Isolate exceptions thrown in an AppDomain to not Crash the Application

I

2

9

TL;DR: How do you isolate add-in exceptions from killing the main process?

I want to have a very stable .Net application that runs less stable code in an AppDomain. This would appear to be one of the prime purposes of the AppDomain in the first place (well, that and security sandboxing) but it doesn't appear to work.

For instance in AddIn.exe:

public static class Program
{
    public static void Main(string[] args)
    {
        throw new Exception("test")
    }
}

Called in my 'stable' code with:

var domain = AppDomain.CreateDomain("sandbox");
domain.UnhandledException += (sender, e) => { 
    Console.WriteLine("\r\n ## Unhandled: " + ((Exception) e.ExceptionObject).Message);
};
domain.ExecuteAssemblyByName("AddIn.exe", "arg A", "arg B")

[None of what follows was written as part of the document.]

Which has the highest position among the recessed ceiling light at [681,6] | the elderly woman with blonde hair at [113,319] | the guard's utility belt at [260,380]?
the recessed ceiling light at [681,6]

The exception thrown in the AppDomain gets passed straight to the application that created the domain. I can log these with domain.UnhandledException and catch them in the wrapper application.

However, there are more problematic exceptions thrown, for instance:

public static class Program
{
    public static void Main(string[] args)
    {
        Stackoverflow(1);
    }

    static int Stackoverflow(int x)
    {
        return Stackoverflow(++x);
    }
}

This will throw a stackoverflow exception that kills the entire application every time. It doesn't even fire domain.UnhandledException - it just goes straight to killing the entire application.

In addition calling things like Environment.Exit() from inside the AppDomain also kill the parent application, do not pass GO, do not collect £200 and don't run any ~Finialiser or Dispose().

It seems from this that AppDomain fundamentally doesn't do what it claims (or at lease what it appears to claim) to do, as it just passes all exceptions straight to the parent domain, making it useless for isolation and pretty weak for any kind of security (if I can take out the parent process I can probably compromise the machine). That would be a pretty fundamental failure in .Net, so I must be missing something in my code.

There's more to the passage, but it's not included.